Text segment ::

────────────────

The Christian overtones make this album the splendor and grandeur that it is. Just as America is not a white nation; though people lacking melanin predominate the nation. America is not a Christian nation; despite the number of Catholics, Protestants, and Non-denominational constituents that outnumber non-believers in the United States.

It seems as if everyone was on the same page on this monumental work. I listen back to the beginning. on Kanye (is he Ye yet?) West’s seminal work The College Dropout (2004), his first masterpiece, JAY Z rhymes about his sterling career and ability to compare himself to everyone from Jeff Gordon to the late Pope John Paul II. It seemed apt but at the same time all over the place. Kanye West raps about his:

Grandfather who took my momma,

Made her sit in that seat where white Folks ain’t want us to eat.

Then there’s a spoken word section by poet J. Ivey which coincides with spiritualism but not JAY-Z’s boasts or West’s politicalism.

Here, though, hardcore rappers like Lil’ Baby and fresh from controversy himself, DaBaby, all turn in songs that speak to the mysticism that runs rampant through America and the world. Through muted expletives, West chooses to release only one version of the album like his previous effort Jesus is King (2019).

────────────────

Records supplied ::
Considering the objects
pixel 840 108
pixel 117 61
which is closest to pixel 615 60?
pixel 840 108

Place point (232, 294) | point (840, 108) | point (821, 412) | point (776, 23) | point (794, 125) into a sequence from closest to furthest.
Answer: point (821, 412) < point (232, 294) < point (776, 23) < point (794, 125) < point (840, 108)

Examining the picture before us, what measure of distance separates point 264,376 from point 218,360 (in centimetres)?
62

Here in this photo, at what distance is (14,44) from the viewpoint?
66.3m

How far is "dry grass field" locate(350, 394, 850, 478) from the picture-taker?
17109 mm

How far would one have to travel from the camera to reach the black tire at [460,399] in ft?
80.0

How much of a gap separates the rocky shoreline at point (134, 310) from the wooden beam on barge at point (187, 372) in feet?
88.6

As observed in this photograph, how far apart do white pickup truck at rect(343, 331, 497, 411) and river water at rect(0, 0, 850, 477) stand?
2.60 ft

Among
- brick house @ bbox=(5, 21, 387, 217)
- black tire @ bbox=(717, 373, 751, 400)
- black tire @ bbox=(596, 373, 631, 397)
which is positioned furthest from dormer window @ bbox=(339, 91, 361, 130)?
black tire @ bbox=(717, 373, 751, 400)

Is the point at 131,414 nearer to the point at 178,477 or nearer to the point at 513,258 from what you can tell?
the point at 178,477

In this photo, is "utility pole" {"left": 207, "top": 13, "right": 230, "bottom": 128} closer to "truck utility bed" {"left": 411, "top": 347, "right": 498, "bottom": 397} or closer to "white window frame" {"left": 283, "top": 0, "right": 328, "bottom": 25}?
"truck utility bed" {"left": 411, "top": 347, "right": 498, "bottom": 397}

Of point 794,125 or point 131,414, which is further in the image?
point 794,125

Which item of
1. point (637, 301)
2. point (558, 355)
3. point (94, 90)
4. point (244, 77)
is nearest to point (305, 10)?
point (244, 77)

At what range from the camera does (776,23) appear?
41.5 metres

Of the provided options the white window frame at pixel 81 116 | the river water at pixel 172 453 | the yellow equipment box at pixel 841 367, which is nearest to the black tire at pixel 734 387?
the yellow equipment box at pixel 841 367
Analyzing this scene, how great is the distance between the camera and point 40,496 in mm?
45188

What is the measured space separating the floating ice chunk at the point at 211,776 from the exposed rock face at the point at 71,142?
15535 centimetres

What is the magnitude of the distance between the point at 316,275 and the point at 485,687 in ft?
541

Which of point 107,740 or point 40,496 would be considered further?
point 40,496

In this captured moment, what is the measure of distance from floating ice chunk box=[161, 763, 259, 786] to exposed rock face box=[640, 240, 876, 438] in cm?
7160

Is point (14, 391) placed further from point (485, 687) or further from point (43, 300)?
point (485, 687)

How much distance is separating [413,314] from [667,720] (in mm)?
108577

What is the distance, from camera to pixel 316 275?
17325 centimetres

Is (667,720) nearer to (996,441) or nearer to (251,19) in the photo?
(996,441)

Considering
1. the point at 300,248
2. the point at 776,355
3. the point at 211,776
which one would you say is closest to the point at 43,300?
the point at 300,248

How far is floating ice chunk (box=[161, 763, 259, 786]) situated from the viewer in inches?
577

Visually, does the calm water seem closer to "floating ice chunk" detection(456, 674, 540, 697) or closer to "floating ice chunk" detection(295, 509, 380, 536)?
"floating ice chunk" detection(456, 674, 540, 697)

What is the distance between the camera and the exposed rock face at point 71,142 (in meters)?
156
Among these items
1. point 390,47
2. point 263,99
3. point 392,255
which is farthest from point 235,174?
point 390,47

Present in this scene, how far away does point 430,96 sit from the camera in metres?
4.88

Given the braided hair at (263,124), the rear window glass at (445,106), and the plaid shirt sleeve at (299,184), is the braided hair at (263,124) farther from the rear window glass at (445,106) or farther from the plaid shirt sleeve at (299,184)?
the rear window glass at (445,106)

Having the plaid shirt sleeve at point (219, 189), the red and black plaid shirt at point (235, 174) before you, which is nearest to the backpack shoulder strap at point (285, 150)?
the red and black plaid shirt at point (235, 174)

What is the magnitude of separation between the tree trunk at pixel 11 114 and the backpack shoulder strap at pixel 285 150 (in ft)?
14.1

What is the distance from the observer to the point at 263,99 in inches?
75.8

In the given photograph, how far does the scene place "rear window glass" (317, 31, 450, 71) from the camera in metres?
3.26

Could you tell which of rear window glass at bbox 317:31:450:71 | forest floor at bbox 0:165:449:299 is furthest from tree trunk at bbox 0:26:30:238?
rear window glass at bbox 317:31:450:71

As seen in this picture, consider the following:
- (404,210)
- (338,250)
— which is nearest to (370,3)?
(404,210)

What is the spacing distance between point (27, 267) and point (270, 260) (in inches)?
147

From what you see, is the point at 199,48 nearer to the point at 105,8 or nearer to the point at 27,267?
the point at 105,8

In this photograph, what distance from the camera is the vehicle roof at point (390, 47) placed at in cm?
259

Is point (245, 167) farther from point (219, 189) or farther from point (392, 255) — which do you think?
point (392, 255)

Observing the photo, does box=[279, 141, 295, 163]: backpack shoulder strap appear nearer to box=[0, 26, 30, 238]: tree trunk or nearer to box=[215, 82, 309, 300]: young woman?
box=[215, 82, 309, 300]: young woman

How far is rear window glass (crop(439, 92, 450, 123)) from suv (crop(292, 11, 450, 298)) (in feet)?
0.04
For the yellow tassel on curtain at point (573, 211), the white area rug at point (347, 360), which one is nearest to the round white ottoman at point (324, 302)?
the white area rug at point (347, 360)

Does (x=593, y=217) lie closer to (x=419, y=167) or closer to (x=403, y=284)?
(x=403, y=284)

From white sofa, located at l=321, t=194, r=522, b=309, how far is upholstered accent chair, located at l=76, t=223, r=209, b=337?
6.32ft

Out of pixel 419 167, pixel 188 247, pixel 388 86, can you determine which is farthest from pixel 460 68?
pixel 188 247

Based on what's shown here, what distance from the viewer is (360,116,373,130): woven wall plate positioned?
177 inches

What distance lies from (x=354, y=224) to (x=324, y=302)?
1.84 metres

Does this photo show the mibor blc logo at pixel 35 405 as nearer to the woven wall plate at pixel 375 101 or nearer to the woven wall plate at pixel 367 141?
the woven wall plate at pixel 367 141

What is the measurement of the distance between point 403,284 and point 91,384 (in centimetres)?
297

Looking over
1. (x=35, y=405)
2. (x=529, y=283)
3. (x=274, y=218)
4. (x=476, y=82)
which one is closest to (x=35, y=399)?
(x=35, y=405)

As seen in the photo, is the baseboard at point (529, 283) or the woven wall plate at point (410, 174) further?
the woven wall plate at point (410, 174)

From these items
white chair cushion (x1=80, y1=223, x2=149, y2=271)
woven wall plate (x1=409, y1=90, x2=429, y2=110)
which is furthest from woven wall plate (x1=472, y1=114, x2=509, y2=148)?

────────────────

What to work on ::
1) Answer these questions from the album review:
(a) In what year was The College Dropout released?
(b) Who performs the spoken word section?
(c) Which earlier album did West also release in only one version?
2) Sum up the album review in three sentences.
3) Extend the album review, picking up from its last sentence.

Final results ::
1)
(a) 2004
(b) Poet J. Ivey
(c) Jesus is King (2019)

2) The review says the album's Christian overtones give it its splendor and grandeur, though it holds that America is not a Christian nation. It recalls The College Dropout (2004), where JAY Z boasts about his career, West raps about his grandfather, and poet J. Ivey gives a spoken word section. On this album, rappers like Lil' Baby and DaBaby turn in songs about mysticism, and West releases only one version with muted expletives, as he did with Jesus is King (2019).

3)
What this may mean is that the tipping point for atheism may ironically take hold in the mind of at least one listener of the millions who absorb the nearly two hour piece. Why? The cognitive dissonance espoused by Donda where secular street talk meets mystified outpourings of grief, comedy (see West’s take on Adam’s rib on the song “Off the Grid”) and virtually every other emotion that a human can experience.

Rapper Lil’ Durk discusses his fallen brother. Artist Westside Gunn on “Keep My Spirit Alive” speaks on disposing of drugs before law enforcement “raided.”

The album plays like an audible major motion picture. Most of West’s albums do the same but this is on such a greater scale than any of his other previous projects.

From the constant chanting at the beginning of the album performed by the beautiful gem, Syleena Johnson, to the close with Larry Hoover Jr., the album strikes, meanders, uplifts, and knocks down in an experience that can alter the believer and make him into an atheist. How? As this album continues to break records, people will witness how the messiness of belief is ineffectual. From Friday and Saturday nights at the strip club to Sunday mornings in church; from the altruism that is embodied in belief to the arrogance and braggadocio that is part of the genre; to the sincerity before Jesus but cynicism before friends and family; the ideal must fall like a giant with a weak spot against a slingshot and rock.

Playboi Carti raps “I just bought new clothes” and then hints that they’re from haute couture fashion house Givenchy. Isn’t this just another reflection back to Dropout where West raps “We buy a lotta clothes but we don’t really need ‘em”? The tone is obviously somber throughout. The constant references to his deceased mother, (Dr. Donda West who of course lends the album its title) and audio clips of her sounding as bonafide and distinguished as the late Nobel Prize laureate Toni Morrison.

The whole album plays like everything that labels say you should and shouldn’t do (have enough guest appearances to save the album) and throw away any sense of editing down the album (to maintain attention), respectively.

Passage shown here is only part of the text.